> [Work task]: Line by line, repeat the material below exactly and leave the images out.

> [Collected material]:

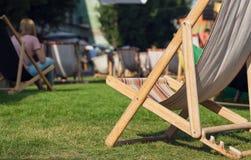 Μόνιππο -μόνιππο-longue κάτω από τον ήλιο στο πράσινο πάρκο με τους χαλαρώνοντας ανθρώπους Σαλόνι κήπων για την ηλιοθεραπεία και  Στοκ φωτογραφία με δικαίωμα ελεύθερης χρήσης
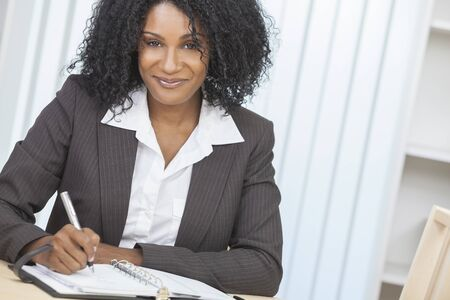 african american woman hair: Portrait of a beautiful middle aged African American woman or businesswoman sitting relaxing, writing in a diary or personal organiser & smiling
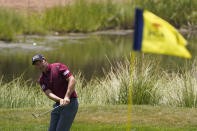 Pádraig Harrington, of Ireland, chips to the first green during the third round at the PGA Championship golf tournament on the Ocean Course, Saturday, May 22, 2021, in Kiawah Island, S.C. (AP Photo/Chris Carlson)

> [Completed exercise]:
 Μόνιππο -μόνιππο-longue κάτω από τον ήλιο στο πράσινο πάρκο με τους χαλαρώνοντας ανθρώπους Σαλόνι κήπων για την ηλιοθεραπεία και  Στοκ φωτογραφία με δικαίωμα ελεύθερης χρήσης
 african american woman hair: Portrait of a beautiful middle aged African American woman or businesswoman sitting relaxing, writing in a diary or personal organiser & smiling
 Pádraig Harrington, of Ireland, chips to the first green during the third round at the PGA Championship golf tournament on the Ocean Course, Saturday, May 22, 2021, in Kiawah Island, S.C. (AP Photo/Chris Carlson)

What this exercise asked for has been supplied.